За окном раздались сильные грубые голоса. Я обернулся, к двери подходили Бернард и Ланзерот, за ними двигался с двумя седлами на плечах Рудольф.
– Не люблю, – повторил за спиной голос. Он напомнил мне моего любимого преподавателя, тот военных просто ненавидел, не выносил. – Уж извини, Дик...
Все трое ввалились, блестящие, как тюлени. Бернард горстями стряхнул воду с волос, сказал одобрительно:
– Огонь? Молодец, Дик! Быстро ты его разжег. Это как раз то, что нам надо.
– Это не я, – ответил я и начал поворачиваться, – это...
По ту сторону очага было пусто. Я один, от незнакомца не осталось и следа, только в воздухе витает едва ощутимый запах серы и горящей смолы. Но уже не древесной, а асфальтовой.
– Не ты? – удивился Бернард. Ланзерот остановился и смотрел на меня, как верховный инквизитор на пьяного монаха. Я пролепетал:
– Честно... Когда я пришел, огонь уже горел... Все верно, огонь в самом деле уже горел, так что я не соврал, но краешком сознания я отметил, что для меня теперь почему-то важно, что не соврал... просто не сказал всю правду. А ведь раньше бы и соврал не моргнув глазом.
– Горел? – удивился Бернард. – А где же хозяин? Ланзерот притопнул ногой, шпоры зазвенели. Я вздрогнул, быстро взглянул в его беспощадное лицо, уронил взор.
– Это может быть ловушкой, – сказал он. – Всем выйти!
Сам он остался с обнаженным мечом.

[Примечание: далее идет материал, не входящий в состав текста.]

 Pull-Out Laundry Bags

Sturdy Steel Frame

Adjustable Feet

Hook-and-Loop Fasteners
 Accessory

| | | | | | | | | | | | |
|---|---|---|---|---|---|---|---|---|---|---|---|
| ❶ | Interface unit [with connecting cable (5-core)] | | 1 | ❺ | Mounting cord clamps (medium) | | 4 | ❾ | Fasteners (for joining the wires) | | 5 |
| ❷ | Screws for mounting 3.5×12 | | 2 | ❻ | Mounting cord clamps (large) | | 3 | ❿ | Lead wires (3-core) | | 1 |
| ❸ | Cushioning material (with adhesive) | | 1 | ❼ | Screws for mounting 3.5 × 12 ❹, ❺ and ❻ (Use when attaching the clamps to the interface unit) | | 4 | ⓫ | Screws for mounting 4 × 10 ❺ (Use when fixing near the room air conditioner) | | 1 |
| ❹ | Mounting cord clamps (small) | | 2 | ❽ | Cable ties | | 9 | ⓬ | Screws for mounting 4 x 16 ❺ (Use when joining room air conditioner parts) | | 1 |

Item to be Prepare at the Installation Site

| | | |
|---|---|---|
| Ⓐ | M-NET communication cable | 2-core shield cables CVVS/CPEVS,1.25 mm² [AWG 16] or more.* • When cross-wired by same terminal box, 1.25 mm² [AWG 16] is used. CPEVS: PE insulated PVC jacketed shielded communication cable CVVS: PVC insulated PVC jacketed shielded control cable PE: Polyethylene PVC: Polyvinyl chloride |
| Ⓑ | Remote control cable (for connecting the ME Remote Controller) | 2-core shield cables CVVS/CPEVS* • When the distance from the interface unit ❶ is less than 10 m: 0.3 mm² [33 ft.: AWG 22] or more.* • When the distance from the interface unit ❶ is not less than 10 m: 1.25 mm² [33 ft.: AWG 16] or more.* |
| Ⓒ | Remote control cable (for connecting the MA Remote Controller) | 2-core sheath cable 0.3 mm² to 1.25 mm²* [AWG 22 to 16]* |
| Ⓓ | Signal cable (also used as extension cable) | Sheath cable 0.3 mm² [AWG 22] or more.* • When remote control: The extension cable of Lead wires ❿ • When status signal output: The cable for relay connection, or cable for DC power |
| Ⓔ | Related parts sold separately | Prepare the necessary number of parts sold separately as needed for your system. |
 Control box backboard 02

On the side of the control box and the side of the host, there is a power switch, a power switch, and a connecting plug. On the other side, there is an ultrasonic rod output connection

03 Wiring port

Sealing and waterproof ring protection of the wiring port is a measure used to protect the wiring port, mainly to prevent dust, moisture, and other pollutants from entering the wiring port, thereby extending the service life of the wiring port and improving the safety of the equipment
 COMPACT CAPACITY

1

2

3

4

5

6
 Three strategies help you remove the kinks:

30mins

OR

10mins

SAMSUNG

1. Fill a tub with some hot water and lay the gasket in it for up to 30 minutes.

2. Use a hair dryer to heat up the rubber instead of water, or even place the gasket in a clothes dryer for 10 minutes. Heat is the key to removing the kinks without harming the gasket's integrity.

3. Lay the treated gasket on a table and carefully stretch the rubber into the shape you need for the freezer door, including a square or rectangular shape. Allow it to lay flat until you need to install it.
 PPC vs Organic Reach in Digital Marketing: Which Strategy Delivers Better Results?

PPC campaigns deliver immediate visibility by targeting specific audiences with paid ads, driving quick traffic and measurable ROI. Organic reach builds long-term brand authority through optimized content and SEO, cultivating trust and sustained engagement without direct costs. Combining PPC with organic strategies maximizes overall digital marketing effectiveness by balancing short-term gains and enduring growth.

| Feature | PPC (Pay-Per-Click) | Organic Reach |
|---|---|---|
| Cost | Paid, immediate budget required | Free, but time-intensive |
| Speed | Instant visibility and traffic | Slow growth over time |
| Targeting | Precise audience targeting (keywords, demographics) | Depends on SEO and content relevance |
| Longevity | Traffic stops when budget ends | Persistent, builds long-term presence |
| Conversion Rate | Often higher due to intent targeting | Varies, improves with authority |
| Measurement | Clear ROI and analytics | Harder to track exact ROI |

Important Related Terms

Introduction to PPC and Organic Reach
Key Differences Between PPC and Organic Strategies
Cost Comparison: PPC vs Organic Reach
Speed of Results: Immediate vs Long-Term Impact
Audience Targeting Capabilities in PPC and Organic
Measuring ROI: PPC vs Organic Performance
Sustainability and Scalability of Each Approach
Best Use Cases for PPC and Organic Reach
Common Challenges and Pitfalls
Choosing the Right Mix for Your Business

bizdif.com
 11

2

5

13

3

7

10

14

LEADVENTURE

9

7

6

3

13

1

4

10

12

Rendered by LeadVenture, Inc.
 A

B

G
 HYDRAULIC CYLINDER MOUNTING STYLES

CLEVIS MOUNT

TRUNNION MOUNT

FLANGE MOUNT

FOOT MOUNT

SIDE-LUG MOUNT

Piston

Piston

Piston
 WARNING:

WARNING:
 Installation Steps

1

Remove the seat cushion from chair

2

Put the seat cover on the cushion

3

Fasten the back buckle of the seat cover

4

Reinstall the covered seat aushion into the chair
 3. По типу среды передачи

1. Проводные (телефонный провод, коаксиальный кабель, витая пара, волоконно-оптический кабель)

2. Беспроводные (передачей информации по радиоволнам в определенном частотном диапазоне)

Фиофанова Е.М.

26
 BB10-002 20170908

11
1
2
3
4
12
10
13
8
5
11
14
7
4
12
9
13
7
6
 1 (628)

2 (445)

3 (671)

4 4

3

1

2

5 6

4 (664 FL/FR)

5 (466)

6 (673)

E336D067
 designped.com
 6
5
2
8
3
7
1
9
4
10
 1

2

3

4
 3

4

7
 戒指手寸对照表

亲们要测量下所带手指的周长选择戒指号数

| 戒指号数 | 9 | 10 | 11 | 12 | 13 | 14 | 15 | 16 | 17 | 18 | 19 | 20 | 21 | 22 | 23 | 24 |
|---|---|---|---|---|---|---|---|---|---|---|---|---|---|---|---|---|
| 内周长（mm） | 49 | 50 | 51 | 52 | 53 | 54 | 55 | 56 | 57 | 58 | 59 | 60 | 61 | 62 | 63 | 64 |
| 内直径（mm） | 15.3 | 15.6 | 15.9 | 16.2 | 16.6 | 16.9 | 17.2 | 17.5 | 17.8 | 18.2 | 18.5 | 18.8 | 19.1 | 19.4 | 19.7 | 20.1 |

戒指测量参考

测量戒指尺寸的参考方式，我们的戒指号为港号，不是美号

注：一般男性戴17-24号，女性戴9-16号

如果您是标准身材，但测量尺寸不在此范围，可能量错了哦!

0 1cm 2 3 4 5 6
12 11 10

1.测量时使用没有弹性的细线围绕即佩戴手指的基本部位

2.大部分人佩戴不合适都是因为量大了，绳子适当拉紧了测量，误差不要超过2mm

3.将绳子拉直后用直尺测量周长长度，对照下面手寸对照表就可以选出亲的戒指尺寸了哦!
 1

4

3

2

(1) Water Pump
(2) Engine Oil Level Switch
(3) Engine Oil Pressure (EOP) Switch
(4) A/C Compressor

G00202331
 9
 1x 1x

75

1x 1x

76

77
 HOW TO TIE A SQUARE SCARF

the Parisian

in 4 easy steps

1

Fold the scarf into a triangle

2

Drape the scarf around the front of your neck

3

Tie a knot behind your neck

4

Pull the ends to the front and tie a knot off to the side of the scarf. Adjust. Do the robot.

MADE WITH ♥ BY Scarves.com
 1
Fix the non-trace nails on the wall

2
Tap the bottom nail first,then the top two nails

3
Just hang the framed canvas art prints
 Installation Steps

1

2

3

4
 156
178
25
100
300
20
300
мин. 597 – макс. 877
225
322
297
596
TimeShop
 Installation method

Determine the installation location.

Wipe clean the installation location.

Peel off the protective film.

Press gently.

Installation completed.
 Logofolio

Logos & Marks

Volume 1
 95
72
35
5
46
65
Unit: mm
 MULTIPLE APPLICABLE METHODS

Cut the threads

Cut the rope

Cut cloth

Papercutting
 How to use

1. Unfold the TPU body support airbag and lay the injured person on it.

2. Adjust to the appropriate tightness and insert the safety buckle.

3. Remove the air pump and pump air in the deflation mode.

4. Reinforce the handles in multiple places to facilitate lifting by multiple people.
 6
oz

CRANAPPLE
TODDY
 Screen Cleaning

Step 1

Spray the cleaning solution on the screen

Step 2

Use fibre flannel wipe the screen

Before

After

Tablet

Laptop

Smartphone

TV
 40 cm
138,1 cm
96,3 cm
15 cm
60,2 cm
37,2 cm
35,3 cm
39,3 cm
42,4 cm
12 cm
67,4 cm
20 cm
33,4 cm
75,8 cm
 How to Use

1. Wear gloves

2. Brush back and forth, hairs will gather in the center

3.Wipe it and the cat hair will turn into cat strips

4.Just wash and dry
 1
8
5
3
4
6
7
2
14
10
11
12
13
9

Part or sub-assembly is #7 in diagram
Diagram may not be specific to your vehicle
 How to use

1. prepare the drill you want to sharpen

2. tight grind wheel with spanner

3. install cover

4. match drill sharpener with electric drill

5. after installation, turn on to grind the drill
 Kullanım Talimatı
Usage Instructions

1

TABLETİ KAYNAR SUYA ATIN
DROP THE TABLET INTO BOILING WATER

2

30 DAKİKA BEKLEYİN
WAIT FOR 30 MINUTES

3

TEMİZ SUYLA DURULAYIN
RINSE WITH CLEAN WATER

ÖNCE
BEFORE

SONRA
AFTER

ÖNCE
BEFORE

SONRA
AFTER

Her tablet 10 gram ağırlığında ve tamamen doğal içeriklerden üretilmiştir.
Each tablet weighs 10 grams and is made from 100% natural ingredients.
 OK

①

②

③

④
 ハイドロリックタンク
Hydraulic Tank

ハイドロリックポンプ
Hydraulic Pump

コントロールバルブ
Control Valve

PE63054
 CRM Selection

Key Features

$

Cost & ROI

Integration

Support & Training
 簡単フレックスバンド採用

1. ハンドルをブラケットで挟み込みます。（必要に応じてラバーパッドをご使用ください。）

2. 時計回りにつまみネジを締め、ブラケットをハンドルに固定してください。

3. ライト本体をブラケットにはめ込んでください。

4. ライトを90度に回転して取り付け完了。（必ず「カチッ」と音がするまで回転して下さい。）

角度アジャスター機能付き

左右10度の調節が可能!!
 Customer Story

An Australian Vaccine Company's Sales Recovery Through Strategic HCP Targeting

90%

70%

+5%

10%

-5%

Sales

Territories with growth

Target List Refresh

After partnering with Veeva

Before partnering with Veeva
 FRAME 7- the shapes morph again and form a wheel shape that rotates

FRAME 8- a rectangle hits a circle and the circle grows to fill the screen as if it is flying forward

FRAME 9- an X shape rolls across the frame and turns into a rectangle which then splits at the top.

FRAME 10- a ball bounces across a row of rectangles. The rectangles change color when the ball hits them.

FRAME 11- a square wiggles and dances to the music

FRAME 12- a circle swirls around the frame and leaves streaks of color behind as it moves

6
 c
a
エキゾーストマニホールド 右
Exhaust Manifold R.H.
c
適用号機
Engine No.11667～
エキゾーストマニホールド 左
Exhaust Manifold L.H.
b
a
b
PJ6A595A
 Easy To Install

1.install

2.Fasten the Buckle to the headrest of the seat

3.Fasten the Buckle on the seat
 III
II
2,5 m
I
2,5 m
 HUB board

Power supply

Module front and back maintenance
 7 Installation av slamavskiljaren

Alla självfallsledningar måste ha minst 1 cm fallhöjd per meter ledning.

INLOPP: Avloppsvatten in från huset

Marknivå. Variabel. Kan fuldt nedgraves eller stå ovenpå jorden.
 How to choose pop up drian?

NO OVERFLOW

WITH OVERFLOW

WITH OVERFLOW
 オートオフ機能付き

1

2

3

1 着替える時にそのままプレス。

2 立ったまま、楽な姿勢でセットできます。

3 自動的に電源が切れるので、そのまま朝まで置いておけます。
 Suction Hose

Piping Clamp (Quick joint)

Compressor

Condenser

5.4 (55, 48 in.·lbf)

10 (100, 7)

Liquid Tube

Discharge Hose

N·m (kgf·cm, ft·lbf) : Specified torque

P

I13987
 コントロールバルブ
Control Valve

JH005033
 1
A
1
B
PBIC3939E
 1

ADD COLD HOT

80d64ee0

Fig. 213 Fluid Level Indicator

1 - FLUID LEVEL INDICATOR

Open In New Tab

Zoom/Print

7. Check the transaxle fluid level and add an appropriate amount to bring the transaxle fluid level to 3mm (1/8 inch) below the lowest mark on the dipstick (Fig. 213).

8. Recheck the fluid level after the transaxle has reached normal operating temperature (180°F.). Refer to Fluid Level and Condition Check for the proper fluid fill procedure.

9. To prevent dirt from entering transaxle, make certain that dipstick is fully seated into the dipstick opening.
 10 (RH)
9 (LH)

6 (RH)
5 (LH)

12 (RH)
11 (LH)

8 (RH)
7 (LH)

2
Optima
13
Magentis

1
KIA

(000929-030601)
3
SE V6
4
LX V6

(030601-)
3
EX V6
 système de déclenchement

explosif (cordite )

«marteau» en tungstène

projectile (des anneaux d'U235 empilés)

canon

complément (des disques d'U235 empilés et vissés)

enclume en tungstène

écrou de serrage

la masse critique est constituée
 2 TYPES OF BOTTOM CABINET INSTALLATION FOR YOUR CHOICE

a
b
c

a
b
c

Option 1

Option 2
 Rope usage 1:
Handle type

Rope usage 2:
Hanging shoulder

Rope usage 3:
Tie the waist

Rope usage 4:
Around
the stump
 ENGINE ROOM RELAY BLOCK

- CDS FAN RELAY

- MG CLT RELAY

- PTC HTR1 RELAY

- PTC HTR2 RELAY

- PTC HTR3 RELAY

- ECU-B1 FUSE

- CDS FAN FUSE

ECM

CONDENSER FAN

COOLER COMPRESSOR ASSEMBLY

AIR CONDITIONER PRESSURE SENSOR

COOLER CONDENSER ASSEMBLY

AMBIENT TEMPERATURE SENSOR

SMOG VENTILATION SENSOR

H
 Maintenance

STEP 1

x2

Бернард и Рудольф попятились, а в дверь выскочили, едва не задавив друг друга. Я стиснул челюсти, но вышел за ними во двор. Рудольф жалобно спросил:
– Но хоть в сарае-то можно?
Воздух пропитался сыростью, промозглый, гадкий. Удивительно, как быстро меняется погода в середине лета.
Ланзерот остановил меня повелительным жестом. Все смотрели на меня настороженно, принцесса взглянула с испугом и надеждой.
– Кто там был? – спросил Ланзерот беспощадно. Он в самом деле мог бы стать великим инквизитором, мелькнуло у меня в голове. Или великим чекистом.
– Огонь там был, – ответил я. – Разожженный очаг. И можно бы...
– Что можно, у тебя не спрашивают, – оборвал Ланзерот. – Знай свое место!..
Бернард чуть опустил веки. Я понял – мне сочувствуют, но Ланзерот прав. Я должен выложить все факты. А с советами и предположениями меня, может быть, и допустят. После того как благородные обсудят эти факты.
– Я зашел, – ответил я послушно, – увидел горящий очаг... сел посушиться. Бернард сказал хмуро:
– Ланзерот, чего ты хочешь? Парень из глухой деревни. У него голова такая. Круглая. Увидел огонь – сел греться. Увидел бы кусок сыра на столе – тут же его в пасть. Он что, должен окропить все углы святой водой? Да он и молитв не знает! Они там просто живут и радуются жизни.